This new documentary combines the talents of Larry Charles (Borat) and talk-show host/comedian Bill Maher.
The controversial, fast-moving Religulous (rhymes with ridiculous) skewers the spiritually earnest around the globe and seems to tap into the needs of the many. The way of the world hasn't changed much over to time with fear, brutality, and prejudice always in the righteous way of humanity.
Maher, a disciple of the late George Carlin, as his politics and HBO show would indicate, pulls no punches on this incisive libertarianism. And, based on the reactions to his dialogue and questions, he is more than amused by some of the reactions.
This snappy social criticism with plenty of lively debating will obviously irk many even with its attraction to the Michael Moore fan base. The best of the talking heads when it comes to this insightful, personal confrontation has to be religous truck drivers, as well as a retired priest and a Vatican astronomer. Many won't like hearing of the mythology of "The Greatest Story Ever Told" years before it was purportedly written.

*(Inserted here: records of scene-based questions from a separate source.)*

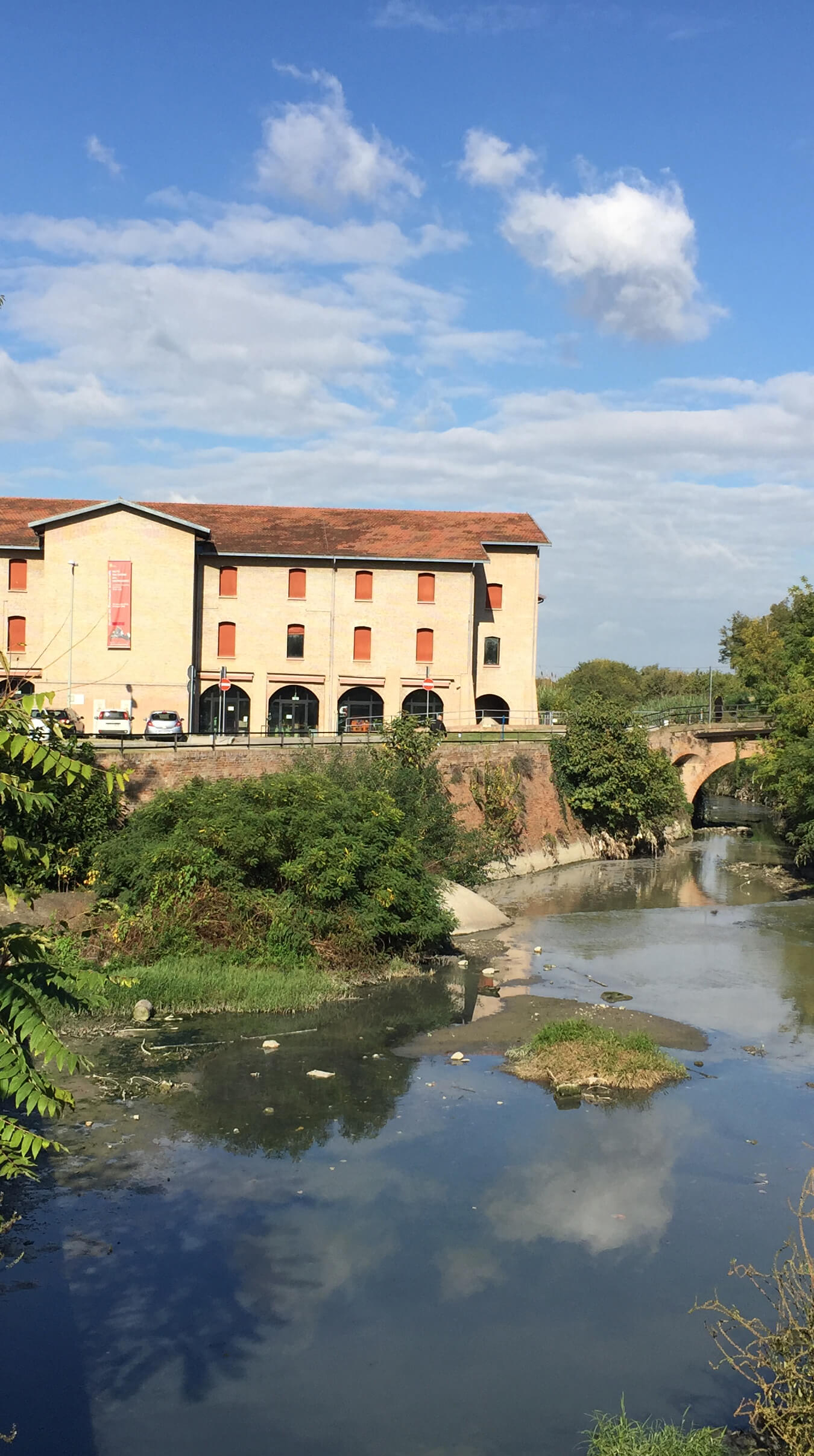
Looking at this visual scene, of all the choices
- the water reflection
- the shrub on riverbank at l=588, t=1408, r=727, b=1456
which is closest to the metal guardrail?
the water reflection

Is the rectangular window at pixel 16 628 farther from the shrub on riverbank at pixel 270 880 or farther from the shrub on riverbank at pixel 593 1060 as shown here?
the shrub on riverbank at pixel 593 1060

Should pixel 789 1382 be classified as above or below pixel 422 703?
below

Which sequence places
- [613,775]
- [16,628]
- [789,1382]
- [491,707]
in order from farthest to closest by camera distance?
[491,707], [16,628], [613,775], [789,1382]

The ambitious production moves around from where the world may end (Megiddo, Israel), as well as midwest America, and the Vatican, in addition to the Holy Land. The use of two cameras is a stylistic aid, which goes to show the effort to whittle down what must have been quite a chunk of footage.
Christianity is given precedence in the early reels with Maher reflecting on his life when it comes to being raised by his family in New Jersey as a Catholic. His Jewish mom, Julie (having passed after filming), and sister Kathy offer their thoughts, as the parents left the church.

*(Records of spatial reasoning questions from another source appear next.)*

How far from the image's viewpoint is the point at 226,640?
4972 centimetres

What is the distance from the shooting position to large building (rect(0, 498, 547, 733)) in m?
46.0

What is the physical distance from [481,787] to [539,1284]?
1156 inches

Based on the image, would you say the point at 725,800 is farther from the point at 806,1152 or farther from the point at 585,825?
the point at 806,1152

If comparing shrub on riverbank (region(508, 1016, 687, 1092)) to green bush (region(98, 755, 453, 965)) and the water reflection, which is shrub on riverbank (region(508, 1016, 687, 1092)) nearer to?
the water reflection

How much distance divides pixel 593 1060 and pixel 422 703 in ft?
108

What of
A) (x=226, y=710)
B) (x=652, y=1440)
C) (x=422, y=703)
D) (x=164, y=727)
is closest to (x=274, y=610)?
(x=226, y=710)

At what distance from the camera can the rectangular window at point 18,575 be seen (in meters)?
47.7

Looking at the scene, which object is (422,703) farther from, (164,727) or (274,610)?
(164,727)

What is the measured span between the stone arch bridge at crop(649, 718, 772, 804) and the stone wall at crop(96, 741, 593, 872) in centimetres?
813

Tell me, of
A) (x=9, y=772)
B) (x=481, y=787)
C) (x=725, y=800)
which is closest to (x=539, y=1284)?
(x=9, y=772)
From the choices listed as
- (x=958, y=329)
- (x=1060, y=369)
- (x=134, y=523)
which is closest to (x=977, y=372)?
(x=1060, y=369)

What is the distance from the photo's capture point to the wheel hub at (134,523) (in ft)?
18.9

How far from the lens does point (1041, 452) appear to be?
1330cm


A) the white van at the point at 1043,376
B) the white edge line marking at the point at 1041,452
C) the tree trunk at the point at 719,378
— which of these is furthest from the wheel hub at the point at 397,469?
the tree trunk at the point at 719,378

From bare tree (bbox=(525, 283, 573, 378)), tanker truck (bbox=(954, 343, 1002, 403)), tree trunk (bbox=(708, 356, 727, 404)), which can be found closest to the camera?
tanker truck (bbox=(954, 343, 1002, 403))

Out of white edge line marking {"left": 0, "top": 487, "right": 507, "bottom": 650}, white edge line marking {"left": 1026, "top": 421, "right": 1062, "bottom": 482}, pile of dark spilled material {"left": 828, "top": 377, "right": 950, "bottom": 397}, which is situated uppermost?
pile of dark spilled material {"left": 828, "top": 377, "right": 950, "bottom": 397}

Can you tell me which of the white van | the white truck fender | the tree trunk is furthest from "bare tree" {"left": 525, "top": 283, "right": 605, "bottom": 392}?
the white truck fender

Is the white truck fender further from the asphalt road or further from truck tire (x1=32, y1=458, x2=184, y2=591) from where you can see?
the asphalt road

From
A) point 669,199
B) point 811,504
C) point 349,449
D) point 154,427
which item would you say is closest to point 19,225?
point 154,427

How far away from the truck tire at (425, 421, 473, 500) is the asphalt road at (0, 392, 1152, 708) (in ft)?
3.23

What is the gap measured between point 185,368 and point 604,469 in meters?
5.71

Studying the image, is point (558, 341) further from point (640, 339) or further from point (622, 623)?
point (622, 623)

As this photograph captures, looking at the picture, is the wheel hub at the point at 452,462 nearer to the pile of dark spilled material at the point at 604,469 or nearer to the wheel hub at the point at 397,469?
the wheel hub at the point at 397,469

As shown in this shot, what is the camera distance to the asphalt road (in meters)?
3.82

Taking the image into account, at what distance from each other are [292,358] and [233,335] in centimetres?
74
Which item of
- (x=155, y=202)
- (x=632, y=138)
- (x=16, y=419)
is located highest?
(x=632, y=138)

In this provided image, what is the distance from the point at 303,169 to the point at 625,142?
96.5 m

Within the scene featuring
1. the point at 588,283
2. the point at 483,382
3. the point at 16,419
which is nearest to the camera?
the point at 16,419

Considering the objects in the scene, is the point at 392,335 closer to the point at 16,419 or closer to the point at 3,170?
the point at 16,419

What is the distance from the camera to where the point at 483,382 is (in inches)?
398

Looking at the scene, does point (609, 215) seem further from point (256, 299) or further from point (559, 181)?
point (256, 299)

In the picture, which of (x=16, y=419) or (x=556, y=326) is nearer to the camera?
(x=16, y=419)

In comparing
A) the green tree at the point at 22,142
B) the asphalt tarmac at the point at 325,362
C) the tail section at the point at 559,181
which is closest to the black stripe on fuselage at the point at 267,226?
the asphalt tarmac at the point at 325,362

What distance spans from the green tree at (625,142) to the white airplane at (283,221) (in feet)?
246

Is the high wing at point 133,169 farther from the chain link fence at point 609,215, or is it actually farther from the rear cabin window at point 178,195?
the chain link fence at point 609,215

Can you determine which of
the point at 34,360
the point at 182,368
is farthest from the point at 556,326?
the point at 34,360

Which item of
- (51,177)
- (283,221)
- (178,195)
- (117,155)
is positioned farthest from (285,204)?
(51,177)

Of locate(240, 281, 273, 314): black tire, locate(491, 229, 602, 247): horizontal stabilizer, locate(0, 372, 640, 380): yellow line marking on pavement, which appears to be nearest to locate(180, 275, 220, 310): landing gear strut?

Proselytizing and the importance of faith comes up in a candid, sometimes profound way in conversation with the likes of Raleigh, N.C. parishoners, John Wescott, and evangelical (Arkansas Democratic) Senator Mark Pryor.
The clever editing relishes the poking at many international denominations, save for the major Eastern ones, with interviewees getting the subtitle treatment, with movie clips among antecedents referencing tenets and stereotyping, especially of Israel.
Near the somber close that may put many patrons in a lather, there is much jabbing of Judaism, Scientology, Muslim, and Islam, with the latters ones, in their contemporary, often extremist forms.
As vexing and snarky as Maher may be, he has some pungent, aggressive asides that probes into something exposed as more damaging than rewarding. His points hit the mark even with gags that ooze foolishness in this morally encompassing if intensely fantastical antidote to The Passion of the Christ.